Independent specialisation of myosin II paralogues in muscle vs. non-muscle functions during early animal evolution: a ctenophore perspective
1 Université Pierre et Marie Curie - Paris 6, UMR 7138 CNRS MNHN IRD, Case 05, 4ème étage, Bâtiment A, 7 quai St Bernard, Paris 75005, France
2 Department of Biophysics, Laboratory of Molecular Developmental Biology, Graduate School of Science, Kyoto-University, Kitashirakawa-Oiwake, Sakyo-ku, Kyoto, 606-8502, Japan
3 Université Pierre et Marie Curie- Paris 6, UMR 7009 CNRS, Observatoire Océanologique, Villefranche-sur-Mer, 06230, France
4 UPMC Université Paris 6, UMR 7138 Systématique, Adaptation, Evolution CNRS MNHN IRD, Bâtiment A, 4ème étage, Case 05, Université Pierre et Marie Curie, 7 quai St Bernard, Paris 75005, France
BMC Evolutionary Biology 2012, 12:107 doi:10.1186/1471-2148-12-107Published: 2 July 2012
Myosin II (or Myosin Heavy Chain II, MHCII) is a family of molecular motors involved in the contractile activity of animal muscle cells but also in various other cellular processes in non-muscle cells. Previous phylogenetic analyses of bilaterian MHCII genes identified two main clades associated respectively with smooth/non-muscle cells (MHCIIa) and striated muscle cells (MHCIIb). Muscle cells are generally thought to have originated only once in ancient animal history, and decisive insights about their early evolution are expected to come from expression studies of Myosin II genes in the two non-bilaterian phyla that possess muscles, the Cnidaria and Ctenophora.

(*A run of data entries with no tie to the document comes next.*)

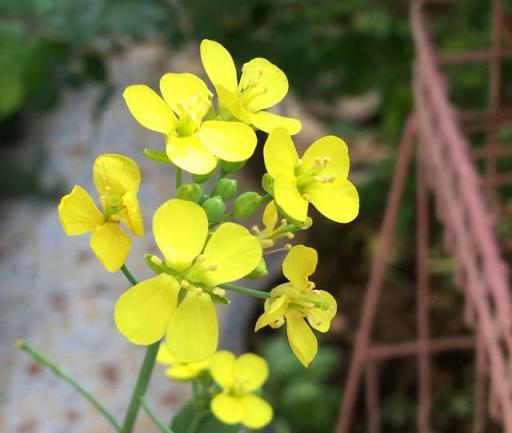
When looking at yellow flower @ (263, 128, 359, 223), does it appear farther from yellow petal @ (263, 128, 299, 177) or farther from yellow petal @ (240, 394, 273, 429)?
yellow petal @ (240, 394, 273, 429)

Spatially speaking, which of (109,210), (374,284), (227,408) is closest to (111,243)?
(109,210)

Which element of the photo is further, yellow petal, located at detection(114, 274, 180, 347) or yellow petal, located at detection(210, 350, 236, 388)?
yellow petal, located at detection(210, 350, 236, 388)

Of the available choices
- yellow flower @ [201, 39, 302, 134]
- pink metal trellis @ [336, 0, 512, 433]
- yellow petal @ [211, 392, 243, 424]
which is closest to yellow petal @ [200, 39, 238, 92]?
yellow flower @ [201, 39, 302, 134]

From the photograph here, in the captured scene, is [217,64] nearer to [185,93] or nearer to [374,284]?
[185,93]

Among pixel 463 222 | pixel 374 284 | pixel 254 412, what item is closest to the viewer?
pixel 254 412

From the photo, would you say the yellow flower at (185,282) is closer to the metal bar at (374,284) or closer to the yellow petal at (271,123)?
the yellow petal at (271,123)

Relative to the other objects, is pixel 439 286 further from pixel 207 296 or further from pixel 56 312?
pixel 207 296
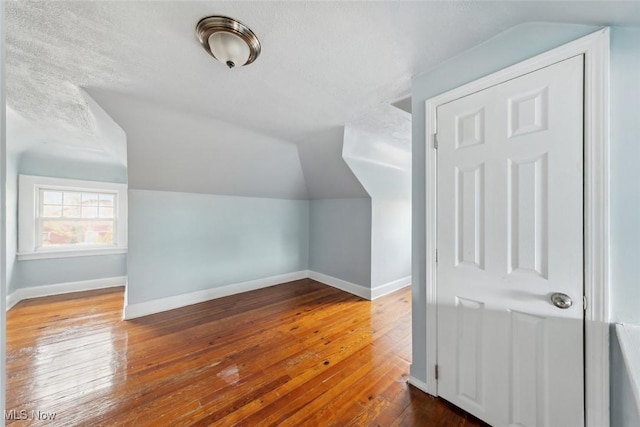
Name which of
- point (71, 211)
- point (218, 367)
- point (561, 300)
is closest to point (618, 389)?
point (561, 300)

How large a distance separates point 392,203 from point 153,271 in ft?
11.4

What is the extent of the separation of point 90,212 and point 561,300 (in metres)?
5.65

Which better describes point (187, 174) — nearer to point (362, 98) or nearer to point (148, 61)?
point (148, 61)

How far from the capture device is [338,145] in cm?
276

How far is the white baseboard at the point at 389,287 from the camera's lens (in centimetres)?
337

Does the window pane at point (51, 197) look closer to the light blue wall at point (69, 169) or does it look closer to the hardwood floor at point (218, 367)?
the light blue wall at point (69, 169)

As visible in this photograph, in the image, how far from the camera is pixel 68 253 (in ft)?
11.5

We have uncovered three MHCII paralogues in the ctenophore species Pleurobrachia pileus. Phylogenetic analyses indicate that the MHCIIa / MHCIIb duplication is more ancient than the divergence between extant metazoan lineages. The ctenophore MHCIIa gene (PpiMHCIIa) has an expression pattern akin to that of "stem cell markers" (Piwi, Vasa…) and is expressed in proliferating cells. We identified two MHCIIb genes that originated from a ctenophore-specific duplication. PpiMHCIIb1 represents the exclusively muscular form of myosin II in ctenophore, while PpiMHCIIb2 is expressed in non-muscle cells of various types. In parallel, our phalloidin staining and TEM observations highlight the structural complexity of ctenophore musculature and emphasize the experimental interest of the ctenophore tentacle root, in which myogenesis is spatially ordered and strikingly similar to striated muscle formation in vertebrates.
MHCIIa expression in putative stem cells/proliferating cells probably represents an ancestral trait, while specific involvement of some MHCIIa genes in smooth muscle fibres is a uniquely derived feature of the vertebrates. That one ctenophore MHCIIb paralogue (PpiMHCIIb2) has retained MHCIIa-like expression features furthermore suggests that muscular expression of the other paralogue, PpiMHCIIb1, was the result of neofunctionalisation within the ctenophore lineage, making independent origin of ctenophore muscle cells a likely option.